In my difference-in-difference estimation I use factor variable notations and try different specifications: ols with just 3 standard difference-in-difference regressors (i.after##i.treatment), fixed effect panel data regression, I also try to include additional controls in my ols or fixed effects (age, marital status, # siblings, race, immigrant dummy, etc.).
In all the cases my coefficient of interest, the interaction term i.after#i.treatment, is totally insignificant (the P-value is around 0.5, so no hope really) UNLESS I cluster my standard errors by the treatment dummy (which is 1 for treatment group and 0 for control). With clustering I receive small standard errors and, hence, a significant coefficient of interest. I thought this was legitimate after reading an opinion that clustering should reflect the way we sample. Since this is exactly how I sampled my observations, based on the fact whether they have been treated (both parents died) or not (the last parent is still alive), I thought using clustering in my case was valid.
Recently, however, I started reading Mostly Harmless Econometrics, and in this book they say that clustering is only valid if the number of clusters is large enough, and in my case I have only 2 clusters.

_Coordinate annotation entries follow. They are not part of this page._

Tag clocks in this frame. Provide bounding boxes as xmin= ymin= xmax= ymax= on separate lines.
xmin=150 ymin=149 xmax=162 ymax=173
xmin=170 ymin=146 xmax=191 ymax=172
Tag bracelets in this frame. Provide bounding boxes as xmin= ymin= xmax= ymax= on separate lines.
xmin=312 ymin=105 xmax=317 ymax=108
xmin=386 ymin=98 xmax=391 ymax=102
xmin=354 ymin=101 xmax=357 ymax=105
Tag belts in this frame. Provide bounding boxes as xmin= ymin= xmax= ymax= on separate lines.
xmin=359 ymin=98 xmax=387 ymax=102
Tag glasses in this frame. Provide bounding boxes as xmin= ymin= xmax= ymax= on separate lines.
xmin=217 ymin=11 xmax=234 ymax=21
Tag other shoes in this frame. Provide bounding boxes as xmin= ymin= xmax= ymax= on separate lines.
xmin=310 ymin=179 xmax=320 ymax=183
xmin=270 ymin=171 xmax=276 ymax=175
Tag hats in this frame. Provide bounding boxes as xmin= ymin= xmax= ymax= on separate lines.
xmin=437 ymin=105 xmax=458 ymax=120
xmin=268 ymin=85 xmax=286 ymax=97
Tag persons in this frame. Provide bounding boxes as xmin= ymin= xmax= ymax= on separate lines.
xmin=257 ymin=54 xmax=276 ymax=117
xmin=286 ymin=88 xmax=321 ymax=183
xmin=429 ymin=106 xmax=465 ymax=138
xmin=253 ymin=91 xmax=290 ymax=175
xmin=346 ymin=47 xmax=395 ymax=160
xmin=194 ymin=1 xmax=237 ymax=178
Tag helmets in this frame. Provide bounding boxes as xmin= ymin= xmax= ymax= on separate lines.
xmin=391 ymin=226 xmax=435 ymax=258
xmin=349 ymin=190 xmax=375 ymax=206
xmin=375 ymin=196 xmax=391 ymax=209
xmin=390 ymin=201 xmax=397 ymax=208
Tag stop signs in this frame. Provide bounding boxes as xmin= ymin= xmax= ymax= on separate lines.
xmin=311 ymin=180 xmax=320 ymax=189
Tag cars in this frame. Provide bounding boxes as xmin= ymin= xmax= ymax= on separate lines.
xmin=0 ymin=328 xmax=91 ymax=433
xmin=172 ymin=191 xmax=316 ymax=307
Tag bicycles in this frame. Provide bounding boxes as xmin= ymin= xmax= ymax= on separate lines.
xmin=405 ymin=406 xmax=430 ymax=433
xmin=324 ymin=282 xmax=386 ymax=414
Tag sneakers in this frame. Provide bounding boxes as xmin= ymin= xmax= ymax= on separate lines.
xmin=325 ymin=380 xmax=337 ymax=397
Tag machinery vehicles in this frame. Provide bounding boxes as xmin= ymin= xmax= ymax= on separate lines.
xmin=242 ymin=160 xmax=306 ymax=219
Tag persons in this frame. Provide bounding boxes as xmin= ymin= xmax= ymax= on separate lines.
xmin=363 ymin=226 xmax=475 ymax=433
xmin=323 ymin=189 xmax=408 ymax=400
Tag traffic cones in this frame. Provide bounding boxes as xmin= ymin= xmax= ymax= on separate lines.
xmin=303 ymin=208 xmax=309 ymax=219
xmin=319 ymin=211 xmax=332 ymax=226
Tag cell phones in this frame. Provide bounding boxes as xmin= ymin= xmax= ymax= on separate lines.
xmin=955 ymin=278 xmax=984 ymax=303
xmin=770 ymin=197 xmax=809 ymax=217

On the other hand, I read an opinion here, on Statalist, that interaction terms have less "power" than other regressors in terms of statistical significance.
I really appreciate your thoughts on this problem.
(2) I also have another smaller question: Given my small sample size (a panel of 2 years and 735 people, with 53 people in the treatment group and 682 in control, ), can I legitimately do quantile regression difference-in-difference estimation, in other words, run the same regression as above in question (1) for the median and deciles? Or does my small sample size warrant against it?